-- Activité --
Rédigez la suite de l'article sur l'élection d'Ousmane Sonko à la présidence de l'Assemblée nationale du Sénégal, en reprenant après sa dernière phrase.

Sonko voit dans la crise sénégalaise une épreuve cruciale pour la démocratie
Ousmane Sonko élu président de l’Assemblée nationale du Sénégal
Ousmane Sonko a été choisi, mardi 26 mai, comme président de l’Assemblée nationale du Sénégal, avec une large majorité de 132 voix sur 133.
Lors de son discours inaugural, Sonko a souligné l’importance historique de son élection et les défis démocratiques auxquels le pays est confronté. Il a déclaré : « Je mesure pleinement la gravité du moment historique que traverse notre pays. Me voici à la tête de l’institution qui représente directement la souveraineté populaire. Certains voient une crise, d’autres un déchirement ; moi, je vois d’abord une épreuve de vérité pour notre démocratie. »
Le leader nouvellement installé a également abordé des questions cruciales sur la légitimité du pouvoir et le sens de l’action politique : « Il existe une question très importante : au nom de quoi gouverne-t-on ? » a-t-il interrogé.

-- Contenu des données --

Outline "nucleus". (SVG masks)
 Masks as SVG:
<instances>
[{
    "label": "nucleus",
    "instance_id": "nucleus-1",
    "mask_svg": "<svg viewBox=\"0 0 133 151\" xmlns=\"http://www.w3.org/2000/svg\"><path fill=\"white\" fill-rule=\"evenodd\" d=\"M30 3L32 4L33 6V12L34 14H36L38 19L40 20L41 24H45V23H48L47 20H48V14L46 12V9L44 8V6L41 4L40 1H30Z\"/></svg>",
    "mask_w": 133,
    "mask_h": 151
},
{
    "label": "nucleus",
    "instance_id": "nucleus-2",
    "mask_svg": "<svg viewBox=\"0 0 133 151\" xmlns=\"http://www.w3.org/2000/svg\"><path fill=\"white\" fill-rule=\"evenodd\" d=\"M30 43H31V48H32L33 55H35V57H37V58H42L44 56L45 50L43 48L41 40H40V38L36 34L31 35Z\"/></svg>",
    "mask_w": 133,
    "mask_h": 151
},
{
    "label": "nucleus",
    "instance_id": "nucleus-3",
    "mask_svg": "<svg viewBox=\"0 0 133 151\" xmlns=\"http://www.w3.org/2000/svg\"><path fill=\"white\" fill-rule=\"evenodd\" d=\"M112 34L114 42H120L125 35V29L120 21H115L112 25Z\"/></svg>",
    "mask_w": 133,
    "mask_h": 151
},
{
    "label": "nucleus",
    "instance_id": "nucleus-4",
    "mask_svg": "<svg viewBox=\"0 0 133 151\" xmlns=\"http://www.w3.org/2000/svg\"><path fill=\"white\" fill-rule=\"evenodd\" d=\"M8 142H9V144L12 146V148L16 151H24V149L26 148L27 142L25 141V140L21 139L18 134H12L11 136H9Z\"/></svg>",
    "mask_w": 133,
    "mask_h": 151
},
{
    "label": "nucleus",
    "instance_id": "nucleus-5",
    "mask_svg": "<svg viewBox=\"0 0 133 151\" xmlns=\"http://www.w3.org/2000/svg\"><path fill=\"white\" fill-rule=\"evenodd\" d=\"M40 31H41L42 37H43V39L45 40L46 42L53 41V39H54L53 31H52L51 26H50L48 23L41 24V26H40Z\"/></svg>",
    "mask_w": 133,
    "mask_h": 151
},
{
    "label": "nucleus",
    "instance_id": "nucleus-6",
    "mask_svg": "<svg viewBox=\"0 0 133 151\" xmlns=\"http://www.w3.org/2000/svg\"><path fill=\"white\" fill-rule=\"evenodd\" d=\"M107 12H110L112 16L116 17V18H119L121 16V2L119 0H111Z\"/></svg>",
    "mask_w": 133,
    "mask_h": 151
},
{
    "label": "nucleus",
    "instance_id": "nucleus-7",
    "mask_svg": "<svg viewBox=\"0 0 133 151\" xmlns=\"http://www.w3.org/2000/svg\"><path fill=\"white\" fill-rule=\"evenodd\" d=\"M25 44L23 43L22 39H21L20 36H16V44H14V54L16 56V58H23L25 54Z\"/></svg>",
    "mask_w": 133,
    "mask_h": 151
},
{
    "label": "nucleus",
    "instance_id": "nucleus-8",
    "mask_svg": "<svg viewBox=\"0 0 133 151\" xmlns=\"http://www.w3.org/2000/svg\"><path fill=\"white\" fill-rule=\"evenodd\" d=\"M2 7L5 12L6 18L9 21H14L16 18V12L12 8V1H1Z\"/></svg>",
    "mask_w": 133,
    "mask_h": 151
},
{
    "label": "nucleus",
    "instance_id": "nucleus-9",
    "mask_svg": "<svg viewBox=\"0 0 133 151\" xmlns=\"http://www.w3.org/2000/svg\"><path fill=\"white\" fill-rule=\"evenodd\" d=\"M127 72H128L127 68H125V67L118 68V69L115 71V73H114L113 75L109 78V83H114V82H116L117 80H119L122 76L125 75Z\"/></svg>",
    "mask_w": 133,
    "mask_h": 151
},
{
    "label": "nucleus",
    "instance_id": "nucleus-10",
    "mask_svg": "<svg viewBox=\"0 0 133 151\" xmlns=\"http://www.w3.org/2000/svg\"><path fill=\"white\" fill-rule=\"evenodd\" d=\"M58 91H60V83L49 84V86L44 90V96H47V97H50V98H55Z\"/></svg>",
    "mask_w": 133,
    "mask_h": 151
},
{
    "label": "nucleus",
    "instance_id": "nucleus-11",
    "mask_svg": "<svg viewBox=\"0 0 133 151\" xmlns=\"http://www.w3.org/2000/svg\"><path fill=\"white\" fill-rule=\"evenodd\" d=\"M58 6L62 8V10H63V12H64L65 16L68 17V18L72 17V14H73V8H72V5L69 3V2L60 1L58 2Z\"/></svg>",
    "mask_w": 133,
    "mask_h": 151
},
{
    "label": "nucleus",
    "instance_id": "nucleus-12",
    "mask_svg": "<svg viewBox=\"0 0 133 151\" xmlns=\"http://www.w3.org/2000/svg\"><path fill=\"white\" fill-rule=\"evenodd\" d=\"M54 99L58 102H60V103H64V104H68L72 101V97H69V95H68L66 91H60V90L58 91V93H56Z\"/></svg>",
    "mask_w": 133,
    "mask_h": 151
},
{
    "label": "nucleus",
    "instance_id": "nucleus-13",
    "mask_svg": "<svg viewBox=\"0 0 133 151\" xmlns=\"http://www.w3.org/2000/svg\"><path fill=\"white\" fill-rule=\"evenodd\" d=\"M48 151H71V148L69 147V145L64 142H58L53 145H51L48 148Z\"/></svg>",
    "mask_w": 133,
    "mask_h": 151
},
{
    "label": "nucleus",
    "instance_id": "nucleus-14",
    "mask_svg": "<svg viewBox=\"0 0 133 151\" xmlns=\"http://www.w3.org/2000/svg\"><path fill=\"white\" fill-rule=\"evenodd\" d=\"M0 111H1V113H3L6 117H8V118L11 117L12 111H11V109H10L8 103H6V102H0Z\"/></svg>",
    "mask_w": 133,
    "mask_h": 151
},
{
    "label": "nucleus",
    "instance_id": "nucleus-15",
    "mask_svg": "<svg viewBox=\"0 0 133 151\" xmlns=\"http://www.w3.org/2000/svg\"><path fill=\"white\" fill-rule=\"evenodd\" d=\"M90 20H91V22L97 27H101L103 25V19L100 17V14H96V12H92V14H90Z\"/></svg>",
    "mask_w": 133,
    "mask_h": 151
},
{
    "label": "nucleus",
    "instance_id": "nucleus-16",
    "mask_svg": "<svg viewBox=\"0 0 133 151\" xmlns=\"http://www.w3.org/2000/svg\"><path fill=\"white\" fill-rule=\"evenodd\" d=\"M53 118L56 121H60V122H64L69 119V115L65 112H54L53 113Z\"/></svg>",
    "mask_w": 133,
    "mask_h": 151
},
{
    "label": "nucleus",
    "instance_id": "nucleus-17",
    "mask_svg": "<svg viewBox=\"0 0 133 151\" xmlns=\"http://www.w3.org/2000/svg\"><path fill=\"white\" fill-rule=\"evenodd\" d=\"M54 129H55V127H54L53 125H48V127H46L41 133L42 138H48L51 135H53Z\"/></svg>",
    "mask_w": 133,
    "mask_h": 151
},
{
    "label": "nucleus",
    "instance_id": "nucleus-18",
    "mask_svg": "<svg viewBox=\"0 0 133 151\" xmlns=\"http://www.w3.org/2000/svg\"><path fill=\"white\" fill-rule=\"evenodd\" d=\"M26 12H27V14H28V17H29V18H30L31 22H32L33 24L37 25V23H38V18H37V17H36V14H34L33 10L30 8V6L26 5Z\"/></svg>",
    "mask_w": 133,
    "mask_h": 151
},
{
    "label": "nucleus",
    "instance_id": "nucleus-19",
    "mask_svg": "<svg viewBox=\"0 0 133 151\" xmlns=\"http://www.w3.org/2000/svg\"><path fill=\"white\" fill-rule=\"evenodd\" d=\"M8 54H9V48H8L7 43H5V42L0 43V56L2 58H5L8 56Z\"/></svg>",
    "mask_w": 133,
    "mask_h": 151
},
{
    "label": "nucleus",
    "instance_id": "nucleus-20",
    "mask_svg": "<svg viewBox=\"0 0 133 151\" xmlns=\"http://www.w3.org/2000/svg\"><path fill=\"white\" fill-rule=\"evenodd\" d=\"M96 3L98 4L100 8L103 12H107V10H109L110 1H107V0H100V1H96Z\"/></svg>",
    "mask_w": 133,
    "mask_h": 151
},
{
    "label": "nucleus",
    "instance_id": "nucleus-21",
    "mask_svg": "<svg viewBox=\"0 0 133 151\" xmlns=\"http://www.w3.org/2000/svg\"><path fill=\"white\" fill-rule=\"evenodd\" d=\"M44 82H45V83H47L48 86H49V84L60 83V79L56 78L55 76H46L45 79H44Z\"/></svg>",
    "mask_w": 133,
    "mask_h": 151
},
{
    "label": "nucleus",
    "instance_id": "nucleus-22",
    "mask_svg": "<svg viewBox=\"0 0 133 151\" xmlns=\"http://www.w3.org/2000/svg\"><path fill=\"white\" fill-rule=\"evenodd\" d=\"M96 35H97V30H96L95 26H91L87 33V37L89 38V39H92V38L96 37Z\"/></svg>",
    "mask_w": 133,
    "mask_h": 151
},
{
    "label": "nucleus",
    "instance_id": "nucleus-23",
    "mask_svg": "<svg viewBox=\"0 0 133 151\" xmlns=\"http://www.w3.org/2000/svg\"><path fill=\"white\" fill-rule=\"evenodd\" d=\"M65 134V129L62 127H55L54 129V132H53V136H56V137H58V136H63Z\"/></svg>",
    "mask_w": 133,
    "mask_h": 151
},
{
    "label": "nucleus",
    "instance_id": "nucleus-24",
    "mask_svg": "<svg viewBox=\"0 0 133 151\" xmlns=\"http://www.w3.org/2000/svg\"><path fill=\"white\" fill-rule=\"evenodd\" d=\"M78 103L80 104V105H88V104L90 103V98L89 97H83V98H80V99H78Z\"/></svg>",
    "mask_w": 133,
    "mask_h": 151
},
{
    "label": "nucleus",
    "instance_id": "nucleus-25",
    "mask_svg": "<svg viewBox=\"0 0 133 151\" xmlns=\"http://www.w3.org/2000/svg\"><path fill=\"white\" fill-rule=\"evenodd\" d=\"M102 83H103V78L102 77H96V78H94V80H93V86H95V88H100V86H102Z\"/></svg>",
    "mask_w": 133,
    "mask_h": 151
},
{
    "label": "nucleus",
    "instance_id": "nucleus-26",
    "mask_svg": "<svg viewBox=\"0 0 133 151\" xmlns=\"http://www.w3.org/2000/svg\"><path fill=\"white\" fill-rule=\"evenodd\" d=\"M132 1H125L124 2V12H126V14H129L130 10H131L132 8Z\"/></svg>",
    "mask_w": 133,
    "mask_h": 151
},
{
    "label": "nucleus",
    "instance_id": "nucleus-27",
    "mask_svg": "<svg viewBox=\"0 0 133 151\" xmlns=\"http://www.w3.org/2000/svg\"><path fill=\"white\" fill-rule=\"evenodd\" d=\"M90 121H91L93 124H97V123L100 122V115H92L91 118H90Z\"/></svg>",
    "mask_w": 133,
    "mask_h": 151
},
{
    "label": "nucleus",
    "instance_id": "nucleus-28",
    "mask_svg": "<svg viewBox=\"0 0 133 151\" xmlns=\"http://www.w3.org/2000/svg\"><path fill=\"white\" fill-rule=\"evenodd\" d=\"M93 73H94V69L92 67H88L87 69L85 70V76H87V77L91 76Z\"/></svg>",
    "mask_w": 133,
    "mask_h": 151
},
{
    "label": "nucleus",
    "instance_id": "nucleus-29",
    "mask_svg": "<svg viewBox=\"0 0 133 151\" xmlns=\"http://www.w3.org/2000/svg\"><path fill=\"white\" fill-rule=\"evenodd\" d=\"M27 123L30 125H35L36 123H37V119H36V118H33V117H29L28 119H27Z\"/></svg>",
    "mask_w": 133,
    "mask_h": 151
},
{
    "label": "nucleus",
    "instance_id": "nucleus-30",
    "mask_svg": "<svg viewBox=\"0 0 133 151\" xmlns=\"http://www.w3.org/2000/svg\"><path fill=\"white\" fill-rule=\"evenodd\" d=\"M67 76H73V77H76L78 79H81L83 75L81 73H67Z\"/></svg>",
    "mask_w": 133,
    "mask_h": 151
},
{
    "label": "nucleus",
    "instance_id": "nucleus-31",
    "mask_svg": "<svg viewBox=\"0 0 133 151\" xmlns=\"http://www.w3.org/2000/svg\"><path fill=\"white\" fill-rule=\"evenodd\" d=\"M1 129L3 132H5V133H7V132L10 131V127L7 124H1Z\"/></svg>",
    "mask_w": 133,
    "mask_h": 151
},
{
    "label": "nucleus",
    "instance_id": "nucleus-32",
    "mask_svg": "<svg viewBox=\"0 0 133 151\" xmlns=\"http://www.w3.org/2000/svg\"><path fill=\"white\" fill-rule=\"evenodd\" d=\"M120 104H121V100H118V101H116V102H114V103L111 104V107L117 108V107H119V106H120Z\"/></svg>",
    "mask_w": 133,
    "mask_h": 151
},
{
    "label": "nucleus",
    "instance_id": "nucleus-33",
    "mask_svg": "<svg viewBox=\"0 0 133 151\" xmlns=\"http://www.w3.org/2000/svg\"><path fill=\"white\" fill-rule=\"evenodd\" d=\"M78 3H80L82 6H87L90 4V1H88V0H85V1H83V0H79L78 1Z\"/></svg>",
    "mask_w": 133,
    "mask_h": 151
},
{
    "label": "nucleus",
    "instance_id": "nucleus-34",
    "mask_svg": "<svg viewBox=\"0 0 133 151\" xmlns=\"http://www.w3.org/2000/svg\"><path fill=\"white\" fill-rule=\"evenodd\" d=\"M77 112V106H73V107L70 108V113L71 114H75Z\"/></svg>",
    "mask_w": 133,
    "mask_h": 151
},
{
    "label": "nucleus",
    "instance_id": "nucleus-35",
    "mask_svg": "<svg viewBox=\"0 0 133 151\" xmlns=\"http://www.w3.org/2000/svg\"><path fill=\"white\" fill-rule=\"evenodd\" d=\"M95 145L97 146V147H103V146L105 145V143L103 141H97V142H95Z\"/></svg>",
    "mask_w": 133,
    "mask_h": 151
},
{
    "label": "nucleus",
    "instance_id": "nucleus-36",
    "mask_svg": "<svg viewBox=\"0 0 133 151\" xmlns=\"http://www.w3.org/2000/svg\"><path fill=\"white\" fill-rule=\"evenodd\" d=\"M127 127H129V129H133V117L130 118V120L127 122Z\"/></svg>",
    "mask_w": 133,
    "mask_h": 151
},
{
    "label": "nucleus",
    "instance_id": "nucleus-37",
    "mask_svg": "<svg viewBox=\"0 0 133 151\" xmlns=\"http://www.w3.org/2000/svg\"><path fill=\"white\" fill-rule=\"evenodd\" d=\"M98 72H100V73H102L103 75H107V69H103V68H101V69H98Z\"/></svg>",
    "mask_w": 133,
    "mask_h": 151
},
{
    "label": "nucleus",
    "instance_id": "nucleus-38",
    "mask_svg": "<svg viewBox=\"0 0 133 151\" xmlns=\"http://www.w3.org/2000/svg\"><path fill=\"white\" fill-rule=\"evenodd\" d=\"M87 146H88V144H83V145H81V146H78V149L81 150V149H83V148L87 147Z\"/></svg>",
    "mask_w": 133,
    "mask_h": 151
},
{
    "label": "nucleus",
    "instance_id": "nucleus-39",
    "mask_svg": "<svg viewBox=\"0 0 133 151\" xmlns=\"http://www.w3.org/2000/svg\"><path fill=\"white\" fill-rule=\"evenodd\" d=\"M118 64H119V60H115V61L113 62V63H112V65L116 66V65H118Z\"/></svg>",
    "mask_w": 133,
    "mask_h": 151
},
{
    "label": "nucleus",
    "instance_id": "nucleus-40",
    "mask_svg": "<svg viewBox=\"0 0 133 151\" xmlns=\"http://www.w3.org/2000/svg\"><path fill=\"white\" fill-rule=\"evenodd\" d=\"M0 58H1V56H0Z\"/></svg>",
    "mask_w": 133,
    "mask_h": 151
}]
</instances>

-- Corrigé --
Sonko a profité de cette occasion pour appeler à dépasser les tensions et les rivalités personnelles qui ont marqué les derniers mois au sommet de l’État. Il a exprimé le souhait de recentrer le débat sur les valeurs et l’éthique politique : « Depuis plusieurs mois, notre pays a dû émerger des divergences au sommet de l’État. Elles ont été décrites comme des rivalités personnelles. Je ne souhaite pas nourrir cette rupture. Ce qui est en jeu dépasse les individus, c’est le rapport entre la morale et la politique. »
Dans un ton solennel, Ousmane Sonko a également mis en garde contre la perte de confiance des citoyens envers les institutions : « La morale politique n’est pas une décoration destinée aux discours de campagne électorale, elle est la condition de survie des nations. Lorsqu’un peuple perd confiance dans la parole publique, il cesse progressivement de croire aux institutions elles-mêmes. »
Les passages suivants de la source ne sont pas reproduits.